Pengantin Remaja

Pengantin Remaja: Realita Pernikahan Dini


"Kalau nikah itu ibadah, mestinya itu membuat perasaan lebih tenang. Iya kan? Kayak salat atau zikir. Nggak ada kan orang salat sambil marah-marah."

Sinopsis Singkat

    Pipit, siswi SMA berusia 17 tahun, rela putus sekolah setelah dilamar oleh kekasihnya, Pongky. Hanya dengan bermodalkan cinta dan keinginan bermesraan berdua, Pipit dan Pongky menjalani bahtera rumah tangga. Namun, kehidupan nyata tak seindah sinetron kesukaan Pipit, pun setelah pernikahan tak semanis saat pacaran. Berbagai masalah datang menghampiri, mulai harus tinggal di rumah mertua yang apa adanya sampai perekonomian yang tak menentu.

Lantas, bagaimana kelanjutan kehidupan pernikahan Pipit dan Pongky? 

Sedikit Review

    Berlatar tempat di Jogja dan mengangkat fenomena permasalahan sosial ekonomi yang banyak terjadi di masyarakat, yaitu pernikahan dini tanpa persiapan yang memadai. Diawali dengan kedatangan guru agama Pipit ke rumahnya untuk mempertanyakan keputusan Pipit putus sekolah demi menikah. Kemudian sangkalan Bapaknya Pipit dengan membawa konteks agama yang seringkali kurang dipahami dengan tepat. Seperti nikah adalah ibadah dan akan mendatangkan rezeki. Padahal dalam batinnya Pipit yang menguping pembicaraan antara guru dan bapaknya itu, "Ibadah macam apa? Nggak ada niat beribadah saat aku mengiyakan ajakan Pongky untuk menikah.". Rasanya pengen ngomong, Pit, Pit, niat nikahnya aja udah rada-rada, bukan buat ibadah tapi biar bisa berduaan teruss. Selain itu, selayaknya ibadah yang lain, nikah juga butuh persiapan yang ga main-main, baik dari segi ilmu, fisik, maupun mental. 

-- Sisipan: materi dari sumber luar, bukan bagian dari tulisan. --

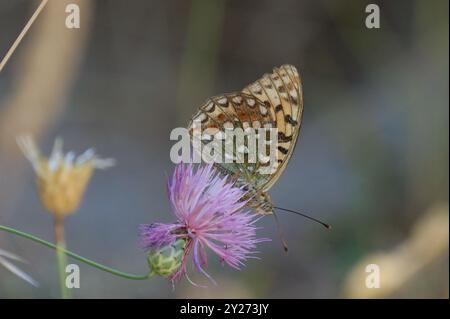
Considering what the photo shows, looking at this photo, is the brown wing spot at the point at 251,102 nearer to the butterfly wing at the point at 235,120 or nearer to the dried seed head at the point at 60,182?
the butterfly wing at the point at 235,120

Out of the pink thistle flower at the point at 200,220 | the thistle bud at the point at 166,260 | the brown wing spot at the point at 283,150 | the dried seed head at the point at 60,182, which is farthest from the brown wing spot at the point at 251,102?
the dried seed head at the point at 60,182

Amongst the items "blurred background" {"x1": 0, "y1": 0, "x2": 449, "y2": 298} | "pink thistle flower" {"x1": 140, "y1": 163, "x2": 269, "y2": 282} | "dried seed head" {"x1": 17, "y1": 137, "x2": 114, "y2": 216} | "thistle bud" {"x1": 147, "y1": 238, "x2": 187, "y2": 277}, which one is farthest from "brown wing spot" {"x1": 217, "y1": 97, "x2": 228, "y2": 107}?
"blurred background" {"x1": 0, "y1": 0, "x2": 449, "y2": 298}

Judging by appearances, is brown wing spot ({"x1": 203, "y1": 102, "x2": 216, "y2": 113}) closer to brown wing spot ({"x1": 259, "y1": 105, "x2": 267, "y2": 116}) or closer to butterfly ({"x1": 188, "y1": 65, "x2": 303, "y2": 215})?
butterfly ({"x1": 188, "y1": 65, "x2": 303, "y2": 215})

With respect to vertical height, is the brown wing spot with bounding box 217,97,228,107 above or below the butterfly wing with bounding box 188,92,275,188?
above

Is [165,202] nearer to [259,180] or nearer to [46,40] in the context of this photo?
[46,40]

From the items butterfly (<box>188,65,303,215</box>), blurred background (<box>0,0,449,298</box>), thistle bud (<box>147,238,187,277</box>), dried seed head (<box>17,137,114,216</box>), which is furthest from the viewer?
blurred background (<box>0,0,449,298</box>)

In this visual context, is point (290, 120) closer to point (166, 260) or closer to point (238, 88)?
point (166, 260)
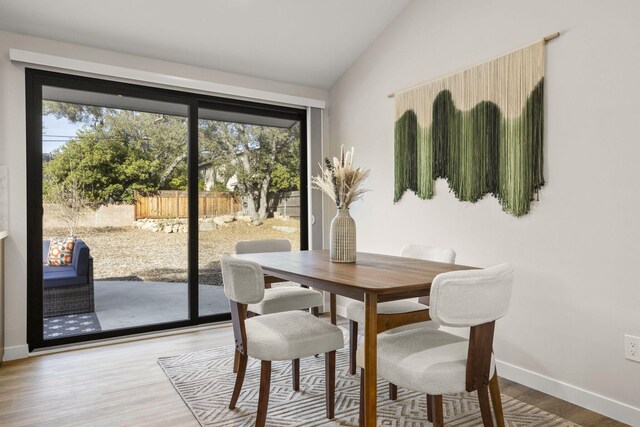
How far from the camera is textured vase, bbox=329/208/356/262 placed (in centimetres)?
229

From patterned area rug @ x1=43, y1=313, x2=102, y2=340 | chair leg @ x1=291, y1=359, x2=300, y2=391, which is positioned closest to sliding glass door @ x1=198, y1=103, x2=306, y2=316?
patterned area rug @ x1=43, y1=313, x2=102, y2=340

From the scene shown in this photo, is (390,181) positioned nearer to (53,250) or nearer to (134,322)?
(134,322)

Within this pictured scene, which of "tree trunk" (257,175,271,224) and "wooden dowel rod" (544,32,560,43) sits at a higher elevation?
"wooden dowel rod" (544,32,560,43)

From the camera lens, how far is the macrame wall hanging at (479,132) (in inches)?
96.2

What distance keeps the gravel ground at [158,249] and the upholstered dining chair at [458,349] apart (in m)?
2.62

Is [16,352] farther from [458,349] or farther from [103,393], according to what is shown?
[458,349]

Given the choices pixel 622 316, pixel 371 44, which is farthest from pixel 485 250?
pixel 371 44

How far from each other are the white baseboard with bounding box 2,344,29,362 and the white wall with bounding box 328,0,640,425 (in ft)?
10.1

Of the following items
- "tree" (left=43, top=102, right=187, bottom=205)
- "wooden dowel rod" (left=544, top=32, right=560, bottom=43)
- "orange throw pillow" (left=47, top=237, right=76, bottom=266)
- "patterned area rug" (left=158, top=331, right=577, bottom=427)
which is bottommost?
"patterned area rug" (left=158, top=331, right=577, bottom=427)

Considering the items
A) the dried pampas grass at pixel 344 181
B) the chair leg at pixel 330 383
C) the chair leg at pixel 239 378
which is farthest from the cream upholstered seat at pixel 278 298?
the dried pampas grass at pixel 344 181

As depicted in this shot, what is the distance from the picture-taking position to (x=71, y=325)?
3.63 m

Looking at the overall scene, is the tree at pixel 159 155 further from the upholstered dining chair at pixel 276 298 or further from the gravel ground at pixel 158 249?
the upholstered dining chair at pixel 276 298

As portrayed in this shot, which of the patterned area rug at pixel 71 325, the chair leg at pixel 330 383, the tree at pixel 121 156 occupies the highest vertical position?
the tree at pixel 121 156

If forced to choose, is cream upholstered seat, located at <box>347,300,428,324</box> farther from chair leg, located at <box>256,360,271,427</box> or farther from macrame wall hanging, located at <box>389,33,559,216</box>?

    Udah berasa kan, gregetan sama si Pipit. Nah, itu yang bakal kalian rasain sepanjang baca buku ini. Dengan narasi sang penulis yang runtut dan mengalir, membuat kita tuh seolah ada dalam cerita itu, mengamati kehidupan Pipit dan dinamikanya wkkw. Page turner bangetlah, aku baca seharian kelar dong Hari Minggu kemarin, karena kepo kelanjutan kisahnya. Penggambarannya juga realistis dan detail gimana beragam permasalahan yang dialami apabila menikah tanpa persiapan. Menurutku, pesan moralnya bisa sampai dengan gamblang kepada para pembaca. Oh iya satu lagi disertakan tokoh Atin, sepupu Pipit, dengan kehidupannya sebagai wanita independen dan hidup di kota besar cukup untuk menjadi pembanding yang menarik. Yaaa walaupun si Atin juga punya masalah tersendiri.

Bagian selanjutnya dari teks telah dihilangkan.